A brief confession: I'm not really much of a gamer. Sure, I play my share of videogames, but I'm not a gamer in the holistic sense of the word. I've never built a Magic: The Gathering deck, I've never roleplayed a character in Dungeons & Dragons and I've certainly never pored over a Warhammer figurine with a magnifying glass and a paintbrush. My lack of tabletop experience would go unnoticed anywhere else, but here at The Escapist, it's downright weird. Antisocial, even. Like admitting you went to prom stag.
Our illustrious publisher, Alex Macris, however, stands at the opposite end of the spectrum. He's got closets full of wargames recognizable only to tabletop connoisseurs: Fortress America, Attack!, Napoleon in Europe, and so forth. Not only that, he often modifies the rules to tweak the balance, pacing and overall player experience. When he plays Axis & Allies, he's not content to limit himself to one theater; instead, he cobbles together multiple versions of the game into a full-scale global conflict. Yeah, it takes a pretty big table.
So when I played my first wargame at Alex's place, I was something of a neophyte. What the hell are these "victory conditions" that everyone keeps talking about? I came from the Risk (vanilla, not 2210 A.D.) school of thinking where nothing short of total domination was acceptable. And resource management? This isn't an RTS. Do I really have to worry about my oil production in the Gulf of Mexico just to reinforce my supply lines in Quebec? Aren't children our most precious resource, anyway?
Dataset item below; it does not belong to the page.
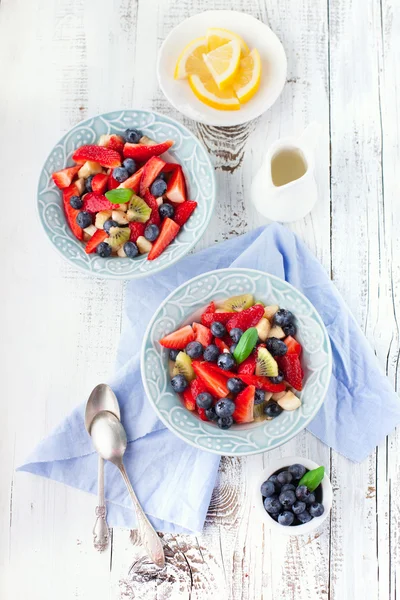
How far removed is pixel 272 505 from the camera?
1601 millimetres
And then it hit me: I had played this kind of game before. It was my junior year of high school, it was Civilization II and for a few months, it was all all-consuming.
It isn't played on an actual tabletop, but for all intents and purposes, Civilization is a tabletop game liberated from the burdens of physical existence. Sure, you could print it onto sheets of cardboard chips, decks of cards, and thousands of tiny plastic figurines - not to mention a textbook-sized volume of rules - and, indeed, a board game version, produced by Eagle Games, does exist, albeit in a simplified form. But why make unnecessary demands of the players when a computer can take care of all the dirty work?
Of course, there's a byproduct to liberating players from having to referee themselves. What I'm about to say is probably gamer heresy, but I'll say it anyway: Maybe, just maybe, there are too many rules. I'll pause for a second while you build an effigy of me and set it on fire. Got it out of your system? Good.
I'm just as much a fan of complex, reflective, rule-intensive games as the next guy (and by "next guy" I mean "NASCAR fan"), but the Civilization series may have gone a bit overboard. Rules are made to create situations where players have to make meaningful decisions. This is definitely true in Civilization IV; for an aggressive pacifist like myself, beating the piss out of someone with culture is as satisfying as videogames get. It's like settling a bar fight by comparing music collections.
But when my Panzer gets taken out by a Bronze Age Phalanx, or Berlin is ravaged by a 40-year famine from an errant mouse click, I'm always left scratching my head. There's no doubt a perfectly logical reason for everything in Civilization, but if I have to read about it on a fan site just to figure it out, is it really improving the experience?